Zfs: zpool.cache not updated when adding a pool

Created on 29 Mar 2019  路  14Comments  路  Source: openzfs/zfs

System information


Type | Version/Name
--- | ---
Distribution Name | Ubuntu
Distribution Version | 18.04
Linux Kernel | 4.18.0-16-lowlatency #17~18.04.1-Ubuntu SMP PREEMPT Tue Feb 12 16:37:17 UTC 2019 x86_64 x86_64 x86_64 GNU/Linux
Architecture | x86_64
ZFS Version | 0.7.9-3ubuntu6
SPL Version | 0.7.9-3ubuntu2

Adding a pool newpool/newfs prevents booting.

STEPS TO RECREATE

  1. Install ZFS root per this: https://github.com/zfsonlinux/zfs/wiki/Ubuntu-18.04-Root-on-ZFS
  2. Bring up new system.
  3. Add a second drive /dev/sdb and add zpool with "zpool create -f sdb sdb"
  4. add ZFS to zpool sdb with "zfs create sdb/newfs"
  5. set a mountpoint with: zfs set mountpoint=/path/to/mountpoint/ sdb/newfs
  6. reboot.
  7. system does not mount the new sdb/newfs on boot or see the zpool.

Attempts at remediation:

  1. Tried setting mountpoint=legacy and updating fstab and that fails, forcing an unclean boot into maintenance mode that requires running "zpool import -a" to continue.
  2. Tried updating /etc/zfs/zpool.cache by running "zpool set cachefile=/etc/zfs/zpool.cache sdb"
  3. Tried adding /etc/modprobe.d/zfs.conf containing "zfs_autoimport_disable=0"
  4. Tried adding a second systemd service per section 4.10 of https://github.com/zfsonlinux/zfs/wiki/Ubuntu-18.04-Root-on-ZFS
  5. Tried running update-initramfs -u -k all after the pool had been imported to no avail.

nothing shows up in syslog indicating an error.

Defect Question

Most helpful comment

I've hit the same error following Ubuntu 18.04 Root on ZFS how-to, albeit in automated fashion, made with this automated script.

After examination of boot sequence and module/zfs/spa_config.c source code, I've found that currently in-core state is always pushed to the disk, there is no disk-to-in-core sync ever made.
As a result, after loading initramfs and mounting root filesystem, any pool import even with cachefile=none results in syncing current in-core state to disk, zapping any previous pools, stored before reboot inside /etc/zfs/zpool.cache.
In our particular case for Ubuntu, it happens when zpool-import-bpool.service runs /sbin/zpool import -N -o cachefile=none bpool command. You can see it for yourself, just add these two lines to zpool-import-bpool.service

ExecStartPre=/bin/sh -c 'ls -al /etc/zfs/'
ExecStartPost=/bin/sh -c 'ls -al /etc/zfs/'

Next, import any user pool you want, reboot and check the service output via systemctl status -l zfs-import-bpool. You will see the cache content zeroed after bpool cachefile import. Immediately after bpool import, in-core updated state is synced to disk, but because both rpool and bpool pools are imported with cachefile=none options, there will be zero exports, as coded in spa_write_cachefile function, look here for code.
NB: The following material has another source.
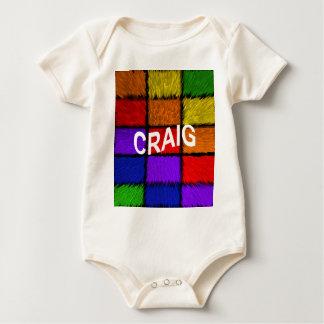 CRAIG BABY BODYSUIT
Temporary remediation for this bug would be a simple update to the zfs-import-bpool.service, like this:

ExecStartPre=/bin/sh -c '[ -f /etc/zfs/zpool.cache ] && mv /etc/zfs/zpool.cache /etc/zfs/preboot_zpool.cache || true'
ExecStart=/sbin/zpool import -N -o cachefile=none bpool
ExecStartPost=/bin/sh -c '[ -f /etc/zfs/preboot_zpool.cache ] && mv /etc/zfs/preboot_zpool.cache /etc/zfs/zpool.cache || true'

With this approach, if zpool.cache is present, it will survive bpool load, and will be taken into account with zpool-import-cache.service, which essentially first loads cache config in-core and then it re-synced back with updated txn ids.

As for permanent solution and pull request, i'm a bit lost here, because there is an open ticket for retiring the cache.
IMHO best approach would be to give initrd scripts possibility to do sync on it's own.

So, we either can add new command to zpool utility to resync SPA from disk, should boot sequence ever need this, then add it to initrd scripts for zfs appropriate command, or extend spa_write_cachefile function to check on write, whether root system just has been mounted, and if this is the case, first resync to in-core any pools from cachefile residing on rpool, provided pools are non-stalled.

All 14 comments

Followed the same guide https://github.com/zfsonlinux/zfs/wiki/Ubuntu-18.04-Root-on-ZFS, and see the same problem on two systems running Ubuntu-18.04. Spend hours trying to figure out the problem, no success. Pools are not imported after a reboot.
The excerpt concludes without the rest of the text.